Lorincz disse aos detetives em uma entrevista gravada em vídeo que temia por sua vida. Ela também disse que foi assediada durante a maior parte dos três anos em que morou no bairro.
“Achei que estava em perigo iminente”, disse ela.
Mas os jurados não concordaram com sua alegação de legítima defesa.
A família de Owens pressionou pela pena máxima de prisão depois que Lorincz foi condenado por um júri totalmente branco.
“Apesar da dor de perder Ajike, temos esperança de que a justiça prevalecerá e que o tribunal dará a Susan Lorincz a pena máxima pelas suas ações”, disse a mãe de Owens, Pamela Dias, num comunicado por e-mail antes da sentença de segunda-feira. “O legado de Ajike viverá através de seus filhos e continuaremos a lutar por justiça.”

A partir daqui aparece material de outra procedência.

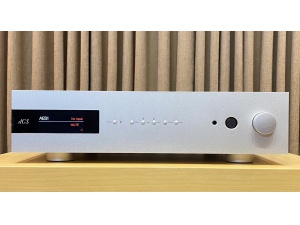 英国 DCS Bartok DAC  串流数播解码器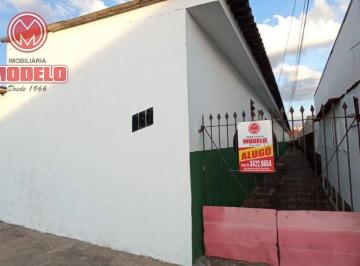 99d3e7bdec696422f42206966990ce1c732e7ba8 · Casa com 1 dormitório para alugar, 50 m² por R$ 950,00/mês - Jardim São Luiz - Piracicaba/SP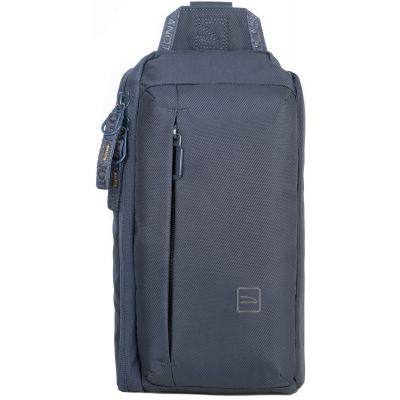 Дорожня сумка Tucano Astra Crossbody Blue (BASTCB-B) | Зображення 2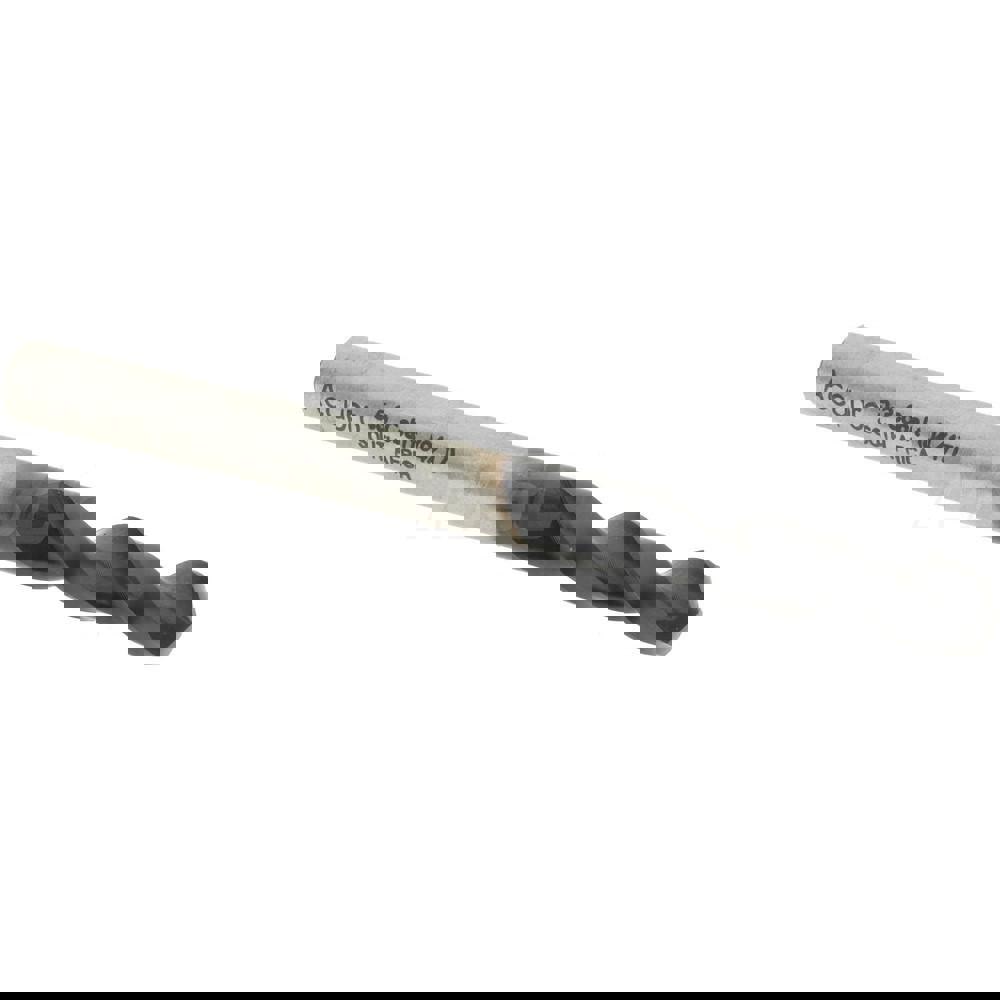 Screw Machine Length Drill Bit: 0.2087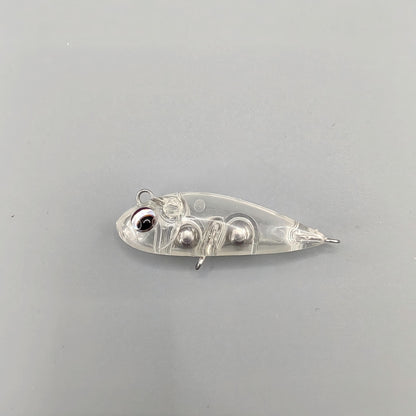 Megabass Husky Sinking Lure Blank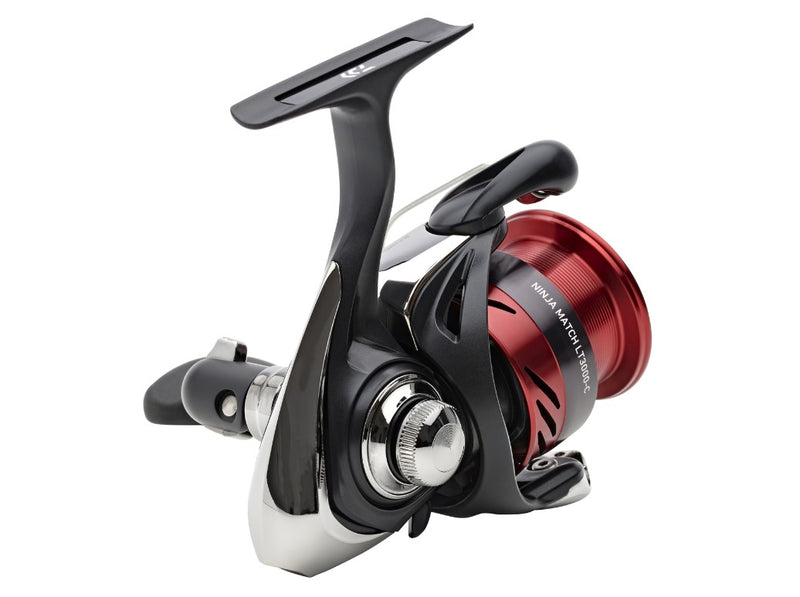 Daiwa 23 Ninja Match & Feeder LT Reel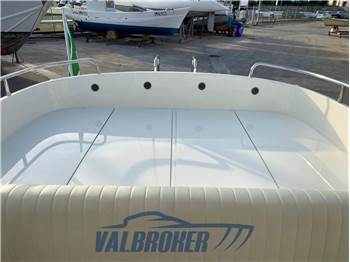 Colombo SUPER INDIOS 31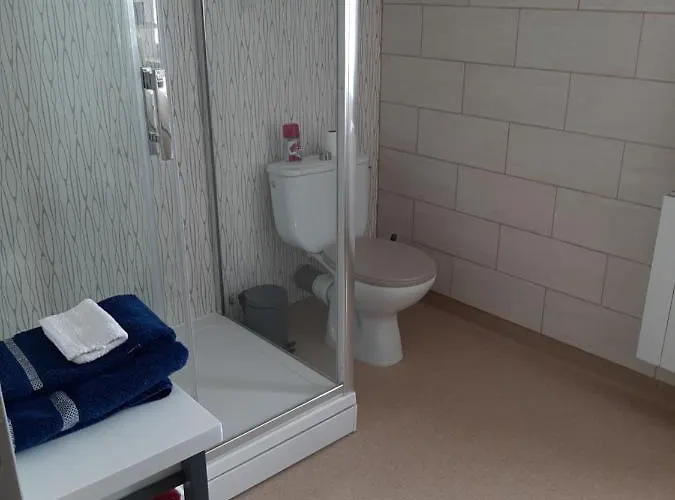 Halte Nature En Baie De Somme Saint-Valéry-sur-Somme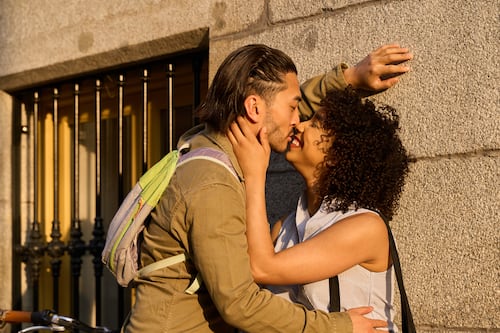 Día del Beso: Besar trae muchos beneficios, según la ciencia, como alargar hasta 5 años más la vida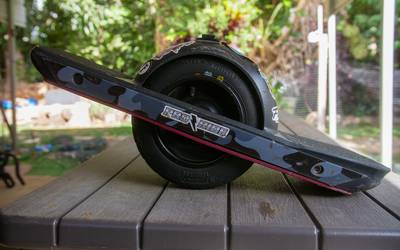 Electric Skateboard rental in Kihei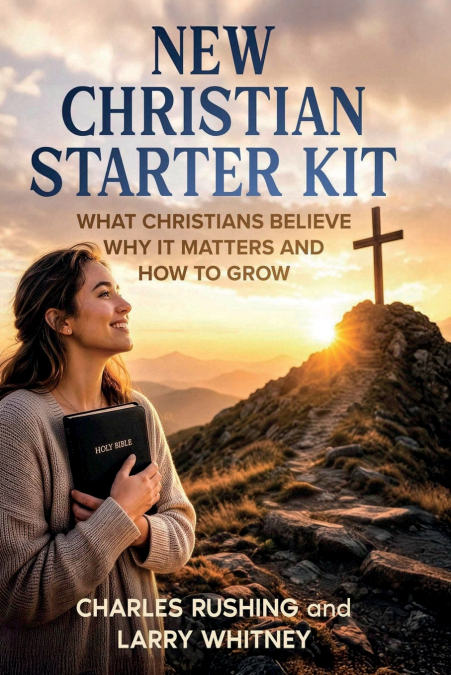New Christian Starter Kit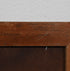Lorraine Crawford Afternoon of a Sorcerer Painting 1950s Berkeley CA Back Of Frame Signature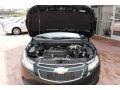 Rainforest Green Metallic - Cruze LS Photo No. 15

A advogada de Lorincz, a defensora pública assistente Amanda Sizemore, buscou uma sentença mais branda, uma pena não especificada abaixo dos 11,5 anos de prisão, que é a mais baixa para seu crime de acordo com as diretrizes estaduais. Sizemore disse em documentos judiciais que há vários motivos para justificar uma saída descendente, incluindo um transtorno mental e alegações de que Owens foi o agressor e esteve sob “dificuldades extremas” durante o confronto.
Houve protestos na comunidade negra de Ocala quando os promotores levaram semanas para acusar Lorincz de homicídio culposo, uma acusação menor do que homicídio de segundo grau, que acarreta uma potencial sentença de prisão perpétua. O condado de Marion, que inclui Ocala, tem uma população negra de cerca de 12%, segundo dados do censo.